### What you need to do
**A.** In the passage on U.S. poverty, what share of Americans live below the federal poverty line based on five-year figures ending in 2019?
**B.** Write the next part of the passage on U.S. poverty, picking up after its last sentence.

*** Page excerpt

More than 60% of Americans will spend at least a year of their lives in poverty, according to a recent analysis conducted by a professor of social welfare at Washington University. Since COVID-19 reached the United States in early 2020, the financial situation of millions of Americans has deteriorated, even as a number of the nation’s wealthiest saw their fortunes increase by billions of dollars.
Based on five-year figures ending in 2019, the most recent year of available data, 13.4% of Americans live below the federal poverty line. In some parts of the U.S., poverty rates are much lower, and a number of U.S. counties have poverty rates lower than 5%.

******
*** Extracted information

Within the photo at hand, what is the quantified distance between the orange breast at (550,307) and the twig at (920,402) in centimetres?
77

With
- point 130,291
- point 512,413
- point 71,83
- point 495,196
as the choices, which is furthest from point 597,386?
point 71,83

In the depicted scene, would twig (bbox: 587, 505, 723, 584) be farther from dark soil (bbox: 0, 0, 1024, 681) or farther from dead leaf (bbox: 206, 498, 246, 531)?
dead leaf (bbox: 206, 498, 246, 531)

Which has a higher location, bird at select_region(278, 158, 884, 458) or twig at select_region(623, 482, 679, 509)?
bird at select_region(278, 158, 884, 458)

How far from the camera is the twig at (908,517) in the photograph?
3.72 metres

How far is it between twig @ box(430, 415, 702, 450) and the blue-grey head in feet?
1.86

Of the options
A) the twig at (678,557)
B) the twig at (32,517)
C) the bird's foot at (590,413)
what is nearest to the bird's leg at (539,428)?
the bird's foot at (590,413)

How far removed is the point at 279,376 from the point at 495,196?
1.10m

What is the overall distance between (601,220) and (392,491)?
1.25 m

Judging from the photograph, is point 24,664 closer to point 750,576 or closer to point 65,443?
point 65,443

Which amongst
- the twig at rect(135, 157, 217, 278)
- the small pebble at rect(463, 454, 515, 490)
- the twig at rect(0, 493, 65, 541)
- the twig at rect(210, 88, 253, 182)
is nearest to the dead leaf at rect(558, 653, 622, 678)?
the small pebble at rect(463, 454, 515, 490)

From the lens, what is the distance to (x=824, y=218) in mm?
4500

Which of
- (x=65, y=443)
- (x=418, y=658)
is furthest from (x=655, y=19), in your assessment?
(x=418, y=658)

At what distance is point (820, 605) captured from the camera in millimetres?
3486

******

### Answer set
**A.** 13.4%

**B.**
To determine the county with the lowest poverty rate in every state, 24/7 Wall St. reviewed five-year estimates of the percentage of people in each state who live below the poverty line from the U.S. Census Bureau’s 2019 American Community Survey. For reference, the U.S. Department of Health and Human services sets the official poverty threshold at an annual income of no more than approximately $26,000 for a family of four.
Poverty can be found all across the country. Still, in some states, even the county with the lowest poverty rate does not have a poverty rate much lower than the U.S. figure. In Arizona, for example, the least impoverished county — Yavapai — has a poverty rate of 13.0%, compared to the national five-year poverty rate of 13.4%.